PartyBot: An IoT Device for Party Games and Interactive Language Learning

PartyBot system overview. A subsystem of ESP32 MCUs performing speech recognition, acoustic location and motor actuation is integrated with AWS cloud computing and a React UI.

This IoT device was developed in collaboration with five colleagues during my Master's studies as part of my coursework for an Internet of Things module. The goal of the project was to develop a novel IoT device that incorporated sensors, actuators, cloud computing and a web UI. The prototype we developed, PartyBot, was a device for party games and interactive language learning built using a system of ESP32 microcontrollers and the ESP Audio Development Framework.

System Overview

The concept of the game is simple: players define a set of banned words which they input to the device via a web UI, then the device listens passively to the players as they converse with one another. If the device detects that one of the players has said a banned word, it sounds an alarm and points an arrow at the player who said the word.


The primary hardware component is the ESP32-s3-Korvo-2 V3.1, a comprehensive multimedia development board. This board was selected due to its suitability for speech recognition applications. In addition to the speech recognition task, the Korvo also handled the communications with the cloud component of the system. The localisation of the source of each banned word was performed by a separate board, the ESP32-WROOM-32E. This board was connected to four external microphones, each covering a separate quadrant of the game space. The WROOM was also connected to a stepper motor, used to control the arrow, which it actuated to point in the direction of the source when a banned word was detected.

Cloud component of the PartyBot system.

The hardware component is integrated with cloud computing and a web UI to create an intuitive, interactive user experience. The AWS cloud computing platform was selected for this purpose. Specifically, AWS IoTCore and AWS Lambda are used: the former for communication between the device and the cloud, and the latter for processing logic. The MQTT protocol was used for communications between the board and the cloud, due to its suitability for applications where low bandwidth usage and power consumption are of paramount importance. The user interface was implemented using the React JavaScript library, and interacted with the cloud backend through AWS API Gateway's WebSocket API.

Speech Recognition on an Embedded CPU

The most technical aspect of this project was the implementation of a speech recognition system on a low-power embedded CPU, particularly due to the need to dynamically update the speech recognition system via the cloud. Fortunately, the ESP32-s3-Korvo-2 board is built on the ESP32-S3 chip, which is the only ESP32 chip designed for SIMD (Single Input Multiple Data) instructions. This renders the chip compatible with both WakeNet and MultiNet - lightweight speech recognition models built on neural networks, specifically designed for low-power embedded CPUs.

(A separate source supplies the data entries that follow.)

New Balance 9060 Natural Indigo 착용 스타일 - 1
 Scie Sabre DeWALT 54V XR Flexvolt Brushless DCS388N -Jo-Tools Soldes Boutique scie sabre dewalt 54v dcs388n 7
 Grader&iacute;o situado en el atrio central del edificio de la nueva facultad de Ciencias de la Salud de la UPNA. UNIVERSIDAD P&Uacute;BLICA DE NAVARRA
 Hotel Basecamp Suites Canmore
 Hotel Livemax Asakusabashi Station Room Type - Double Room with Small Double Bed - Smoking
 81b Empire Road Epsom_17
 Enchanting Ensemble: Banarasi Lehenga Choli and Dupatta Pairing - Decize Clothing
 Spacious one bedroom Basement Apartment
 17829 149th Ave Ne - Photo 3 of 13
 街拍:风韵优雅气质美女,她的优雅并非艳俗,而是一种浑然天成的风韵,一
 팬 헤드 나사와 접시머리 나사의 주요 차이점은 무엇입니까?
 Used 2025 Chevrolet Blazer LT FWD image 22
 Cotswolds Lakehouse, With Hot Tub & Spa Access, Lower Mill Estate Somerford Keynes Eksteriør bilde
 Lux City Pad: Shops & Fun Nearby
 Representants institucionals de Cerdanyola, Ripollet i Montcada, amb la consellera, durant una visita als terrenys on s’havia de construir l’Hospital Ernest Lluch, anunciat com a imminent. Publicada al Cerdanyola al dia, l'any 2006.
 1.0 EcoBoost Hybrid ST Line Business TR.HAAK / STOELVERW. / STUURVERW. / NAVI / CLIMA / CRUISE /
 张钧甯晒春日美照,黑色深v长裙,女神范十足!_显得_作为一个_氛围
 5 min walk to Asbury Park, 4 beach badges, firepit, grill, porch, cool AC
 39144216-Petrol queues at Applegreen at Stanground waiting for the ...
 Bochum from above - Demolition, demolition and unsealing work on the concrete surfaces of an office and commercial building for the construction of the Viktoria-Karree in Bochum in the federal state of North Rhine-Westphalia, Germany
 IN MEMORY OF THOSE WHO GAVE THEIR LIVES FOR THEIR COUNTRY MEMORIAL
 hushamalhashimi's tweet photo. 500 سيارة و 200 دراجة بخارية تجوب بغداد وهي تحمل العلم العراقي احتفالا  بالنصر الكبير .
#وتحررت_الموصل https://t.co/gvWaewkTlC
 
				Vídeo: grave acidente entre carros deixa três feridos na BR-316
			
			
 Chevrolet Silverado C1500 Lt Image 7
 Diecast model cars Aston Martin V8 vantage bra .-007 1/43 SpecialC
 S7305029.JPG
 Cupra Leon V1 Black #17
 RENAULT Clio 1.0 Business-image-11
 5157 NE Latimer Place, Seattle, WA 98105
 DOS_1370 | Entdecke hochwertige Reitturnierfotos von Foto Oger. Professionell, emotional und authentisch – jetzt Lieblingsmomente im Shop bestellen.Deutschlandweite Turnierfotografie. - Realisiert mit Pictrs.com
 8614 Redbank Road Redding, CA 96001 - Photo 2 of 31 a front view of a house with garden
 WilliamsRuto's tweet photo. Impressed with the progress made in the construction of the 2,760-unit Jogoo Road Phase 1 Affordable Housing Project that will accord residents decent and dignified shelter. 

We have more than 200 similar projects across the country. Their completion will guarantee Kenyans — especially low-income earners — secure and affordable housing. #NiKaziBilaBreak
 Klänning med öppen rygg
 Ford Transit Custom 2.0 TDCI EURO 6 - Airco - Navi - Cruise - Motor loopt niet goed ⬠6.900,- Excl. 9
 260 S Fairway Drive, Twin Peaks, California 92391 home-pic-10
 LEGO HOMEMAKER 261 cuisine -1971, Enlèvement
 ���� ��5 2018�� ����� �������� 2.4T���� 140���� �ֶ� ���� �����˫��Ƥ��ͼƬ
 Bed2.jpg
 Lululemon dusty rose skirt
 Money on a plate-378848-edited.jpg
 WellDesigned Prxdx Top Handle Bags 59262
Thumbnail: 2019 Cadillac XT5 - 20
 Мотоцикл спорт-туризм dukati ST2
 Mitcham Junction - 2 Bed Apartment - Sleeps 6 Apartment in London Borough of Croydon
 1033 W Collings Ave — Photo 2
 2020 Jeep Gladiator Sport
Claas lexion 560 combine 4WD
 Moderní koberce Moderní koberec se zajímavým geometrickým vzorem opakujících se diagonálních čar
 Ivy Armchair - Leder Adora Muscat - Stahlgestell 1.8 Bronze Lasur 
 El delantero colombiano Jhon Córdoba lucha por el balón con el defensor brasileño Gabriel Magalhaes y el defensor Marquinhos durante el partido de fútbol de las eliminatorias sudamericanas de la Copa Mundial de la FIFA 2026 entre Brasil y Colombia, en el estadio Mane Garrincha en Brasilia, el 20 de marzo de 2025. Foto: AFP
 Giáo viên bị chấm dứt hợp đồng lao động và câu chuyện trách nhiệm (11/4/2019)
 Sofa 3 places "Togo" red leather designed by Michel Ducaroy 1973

For this project, MultiNet was used, with the list of command words for the network representing the banned words list. The system was designed so that this list could be changed dynamically via the cloud, and the model restarted with an updated list of command words.

Speech recognition on an embedded CPU is achieved using WakeNet on the ESP32-s3-Korvo-2 V3.1. Speech localisation is performed on a separate board: the ESP32-WROOM-32E.